As the largest consumer of many commodities from iron ore to gold, China has pushed hard to have a bigger say in pricing. Analysts say its clout on iron ore could become even greater if, as proposed, it lets foreigners including the big producers trade in the Dalian futures.
The contract, launched in October 2013, gave many Chinese investors their first real chance to play in the iron ore futures market, especially as Beijing has kept a tight rein on overseas derivatives trading by state-owned firms since some lost billions of dollars in offshore futures in the global financial crisis from 2008.
A sharp fall and big volume in Dalian futures, the world's first iron ore futures contract backed by physical delivery, helped drag down global spot prices as well as derivatives on other exchanges as sentiment soured in a market hit by a big supply glut just as China's economy was slowing.
"The more investor-heavy customer base of the Dalian Commodity Exchange has continued to short sell for some time now on Chinese economic concern," said Jamie Pearce, head of SSY Futures Singapore.

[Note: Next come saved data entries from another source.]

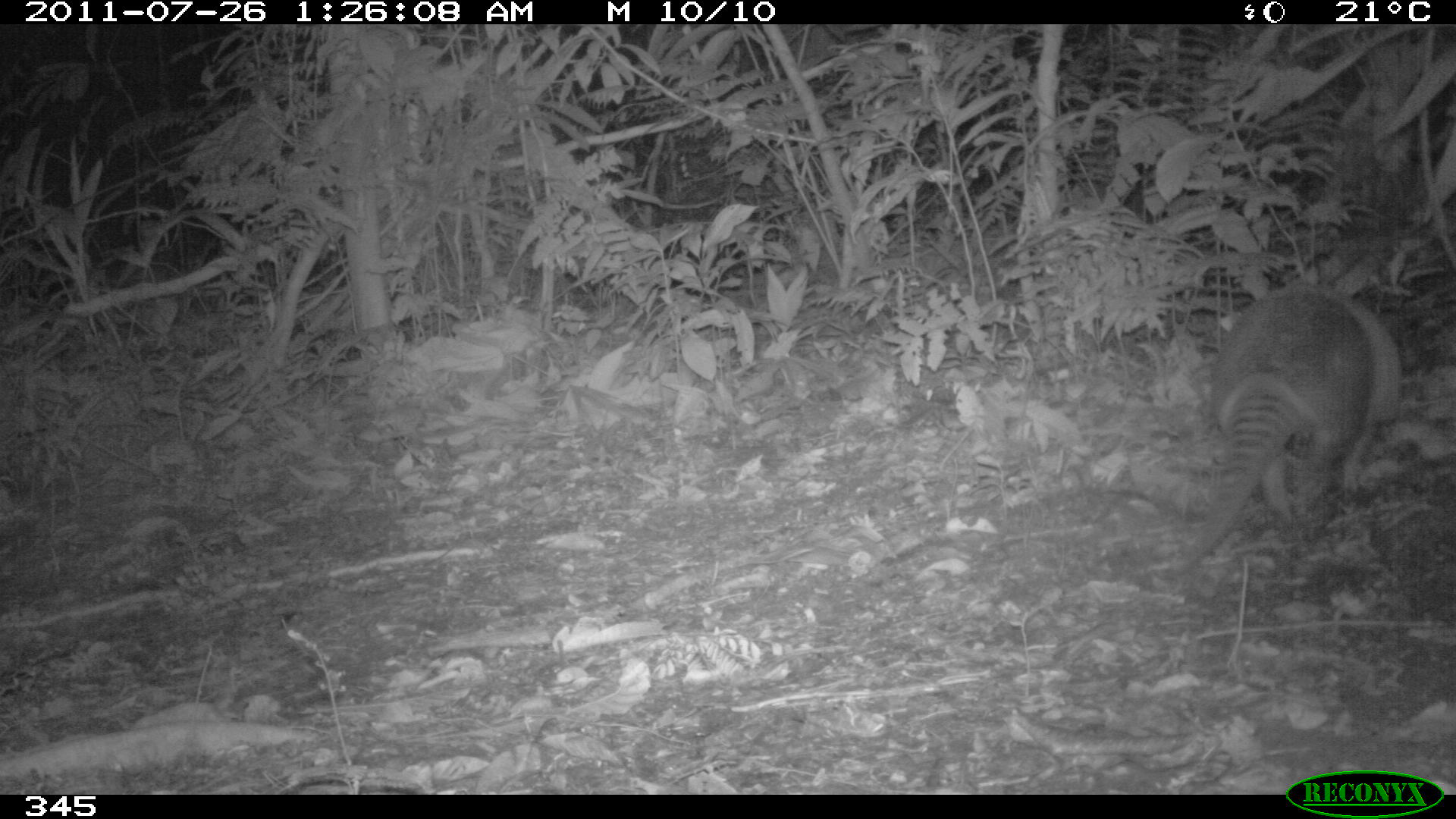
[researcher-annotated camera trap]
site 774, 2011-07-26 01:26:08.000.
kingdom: Animalia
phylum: Chordata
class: Mammalia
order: Cingulata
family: Dasypodidae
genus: Dasypus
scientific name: Dasypus novemcinctus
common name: nine-banded armadillo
Dasypus novemcinctus (nine-banded armadillo).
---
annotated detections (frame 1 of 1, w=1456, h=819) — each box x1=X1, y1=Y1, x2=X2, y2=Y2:
dasypus novemcinctus: x1=1157, y1=278, x2=1403, y2=577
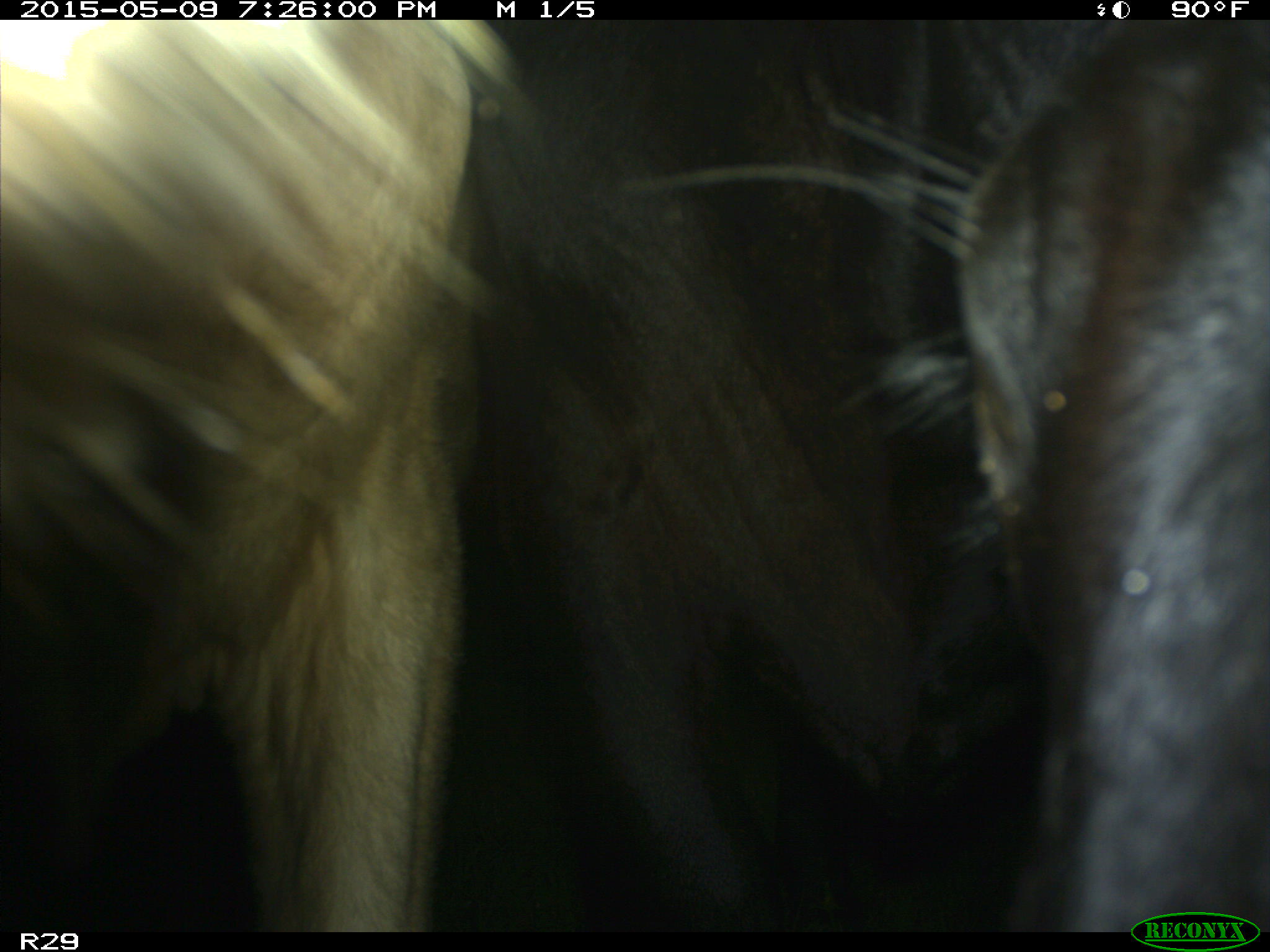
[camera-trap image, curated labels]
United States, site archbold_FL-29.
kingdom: Animalia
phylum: Chordata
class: Mammalia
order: Artiodactyla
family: Bovidae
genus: Bos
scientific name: Bos taurus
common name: domestic cow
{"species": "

Open interest, or open contracts, on the benchmark iron ore contract surged nearly eight-fold from July to more than 1 million lots in November and prices tumbled 25 percent during that period, according to Reuters data.
Volume traded on the bourse reached 67.6 million contracts in its first year to Oct. 17, exchange data showed. In comparison, volume for swaps and swap futures on the Singapore Exchange, the dominant marketplace for swaps, was just above 2 million lots in roughly the same period.